[24] Confession

"Guys, kakak gue nikahan hari Sabtu. Dateng, ya!"

Gue, Lisa, dan Salsa ngelirik ke arah Mika yang ngasih kartu undangan ke kita bertiga.

Kartu undangannya lumayan elegan, sih. Kayak mewah-mewah gitu. Pasti ini nikahannya di hotel-hotel gedung mewah gitu, deh.

Asik, makan gratis lagi.

Lisa ngejerit lebay minta ditampol, "Ya ampun, uri Hyunjin oppa-deul.. tega banget ninggalin gue kawin sama cewek lain. Ternyata kakak lo bejat, ya!" Lisa nunjuk-nunjuk Mika dengan tatapan pedas.

Najis banget. Ini orang makin halu aja, buset.

Akhirnya apa yang sedari tadi gue mau lakuin ke Lisa, udah diwakilkan sama Mika dengan ngegampar muka ampasnya dia.

"Anjing lo!"

"Ga usah ngehalu deh! Dari dulu lo ngefans sama Abang gue tapi kagak di notice. Ngenes banget idup ini ampas satu! Ck ck ck!" Mika geleng-geleng kepalanya.

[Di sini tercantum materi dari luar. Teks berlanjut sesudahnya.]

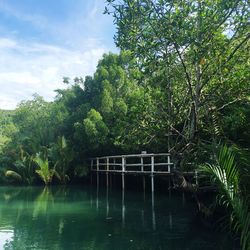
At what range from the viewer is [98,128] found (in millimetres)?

"Auk lo! Udah gebet aja sono si Bekyun. Masih belum ada anjingnya, kan Ra?" Gue refleks ngangguk-ngangguk.

Kalo dipikir-pikir lagi, kayaknya emang Baekhyun Lisa itu udah kayak satu jenis gitu, lho. Sama-sama ngenes hidupnya, gak berfaedah.

Mika langsung nyelak pembicaraan Lisa dengan seenaknya, "Btw, ini temanya biru, ya. Jadi jangan ngerusak acara Abang gue dengan pake baju warna pelangi norak gitu."

"Bawa keluarga besar boleh, Mik?" Tanya Salsa.

"Kayak lo punya keluarga aja!"

"Serah Lo deh, ya mau bawa nenek lo, kek. Kakek moyang lo, kek. Ampe pembantu lo juga terserah. Yang penting jangan malu-maluin. Ini acara megah banget, guys. Jadi mohon ini, mah. Sisi kefeminimannya ditunjukkan dulu," tukas Mika dalam satu tarikan napas.

Sebegitu ampasnya ya kita ampe dia kayak begitu?

Eh, nggak. Gue nggak termasuk. Gue, kan bukan cem ampas.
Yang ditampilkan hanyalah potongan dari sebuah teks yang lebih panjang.